Il caso della piccola Fortunata, la bambina di Caivano (Napoli) abusata e uccisa da Raimondo Caputo, il suo vicino di casa, ha riaperto l’orrore della pedofilia in Italia.
Omertà. Questa è la parola che descrive la tragica storia della piccola Fortunata e degli altri bambini di Parco Verde di Caivano, Napoli. Ma questa volta gli inquilini del palazzo alto otto piano dell’isolato 3, da dove sono caduti prima il piccolo Antonio Giglio di tre anni e poi Fortunata Loffredo di sei, non vogliono coprire con il loro silenzio un boss della camorra, ma un’orco che per anni ha terrorizzato la vita dei bambini di Caivano. Un mostro, un pedofilo che si è macchiato di uno dei crimini più cruenti: approfittarsi dell’innocenza dei bambini.

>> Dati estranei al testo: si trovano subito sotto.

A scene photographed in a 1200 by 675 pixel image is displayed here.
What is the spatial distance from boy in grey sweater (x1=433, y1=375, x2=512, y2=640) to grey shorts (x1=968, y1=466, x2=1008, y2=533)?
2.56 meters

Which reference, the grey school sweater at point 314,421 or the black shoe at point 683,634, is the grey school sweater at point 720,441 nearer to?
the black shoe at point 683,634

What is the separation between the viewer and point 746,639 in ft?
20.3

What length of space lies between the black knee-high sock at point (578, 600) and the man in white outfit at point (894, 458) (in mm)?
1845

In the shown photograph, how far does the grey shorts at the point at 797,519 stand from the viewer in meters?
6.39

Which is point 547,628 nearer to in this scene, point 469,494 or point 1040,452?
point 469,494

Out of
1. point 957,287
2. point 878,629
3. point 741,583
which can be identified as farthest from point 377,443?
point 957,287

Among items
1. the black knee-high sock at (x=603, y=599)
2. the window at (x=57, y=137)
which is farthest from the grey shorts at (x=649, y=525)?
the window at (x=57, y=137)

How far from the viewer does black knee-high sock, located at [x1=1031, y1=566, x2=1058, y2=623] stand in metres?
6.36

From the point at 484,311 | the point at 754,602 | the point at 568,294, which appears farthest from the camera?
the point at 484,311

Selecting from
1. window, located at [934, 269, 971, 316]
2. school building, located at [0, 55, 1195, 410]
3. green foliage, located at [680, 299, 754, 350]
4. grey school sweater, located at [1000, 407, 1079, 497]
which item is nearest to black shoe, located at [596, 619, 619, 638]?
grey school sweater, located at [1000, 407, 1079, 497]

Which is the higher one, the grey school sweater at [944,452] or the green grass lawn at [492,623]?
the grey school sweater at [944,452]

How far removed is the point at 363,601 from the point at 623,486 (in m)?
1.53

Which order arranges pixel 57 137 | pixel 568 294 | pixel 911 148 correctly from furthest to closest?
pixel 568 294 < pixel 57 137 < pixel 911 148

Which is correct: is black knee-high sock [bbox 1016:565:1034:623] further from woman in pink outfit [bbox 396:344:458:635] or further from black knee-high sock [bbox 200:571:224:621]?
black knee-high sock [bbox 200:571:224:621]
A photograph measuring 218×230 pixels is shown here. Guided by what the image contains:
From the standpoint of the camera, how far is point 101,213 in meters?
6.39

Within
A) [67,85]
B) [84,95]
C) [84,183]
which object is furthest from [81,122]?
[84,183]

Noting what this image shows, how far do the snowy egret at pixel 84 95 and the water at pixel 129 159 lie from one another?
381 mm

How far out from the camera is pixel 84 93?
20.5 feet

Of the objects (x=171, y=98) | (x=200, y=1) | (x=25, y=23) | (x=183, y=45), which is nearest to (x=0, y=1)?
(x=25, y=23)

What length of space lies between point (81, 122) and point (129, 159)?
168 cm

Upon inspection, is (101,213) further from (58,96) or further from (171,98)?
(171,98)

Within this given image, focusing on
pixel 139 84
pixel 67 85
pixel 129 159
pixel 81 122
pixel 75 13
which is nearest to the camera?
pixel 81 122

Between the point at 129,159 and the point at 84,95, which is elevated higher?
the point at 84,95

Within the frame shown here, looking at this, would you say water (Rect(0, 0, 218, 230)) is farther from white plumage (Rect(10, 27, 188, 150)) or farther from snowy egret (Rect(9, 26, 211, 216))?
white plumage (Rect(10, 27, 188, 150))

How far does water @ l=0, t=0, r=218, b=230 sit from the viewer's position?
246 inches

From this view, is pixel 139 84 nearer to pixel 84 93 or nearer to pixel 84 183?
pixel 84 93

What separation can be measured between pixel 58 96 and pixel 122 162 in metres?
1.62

Il mostro ora ha un nome e un cognome: Raimondo Caputo. Il compagno di Marianna, la mamma di Antonio, sarebbe stato lui ad abusare dei due bambini e poi a gettarli dal terrazzo del palazzo. Anche se gli inquirenti sono convinti che Caputo non sia l’unico mostro, a Caivano ci sarebbe una fitta rete di pedofili coperti dal silenzio delle persone. A parlare sono stati i bambini, i compagni di gioco di Fortunata e Antonio, hanno raccontato gli orrori della palazzina. Per arrestare l’orco ci sono volute 60 microspie e molti disegni dei bambini interpretati dagli psicologi. Nessuno nel palazzo ha parlato. Nessuno ha voluto smascherare l’orrore. Mimma, la mamma di Fortunata e i suoi parenti sono stati abbandonati dagli altri inquilini, lasciati soli con il loro dolore. Ecco cosa diceva Angela, la nonna del piccolo Antonio a sua nipote: “Non non devi raccontare il fatto. A tutte le domande devi rispondere: io non so niente.” Una lezione di omertà da imparare da subito. Per fortuna la piccola non ha dato retta alle parole della donna, la sua deposizione è stata fondamentale per incastrare Caputo. Ora si cerca di capire chi siamo gli altri complici.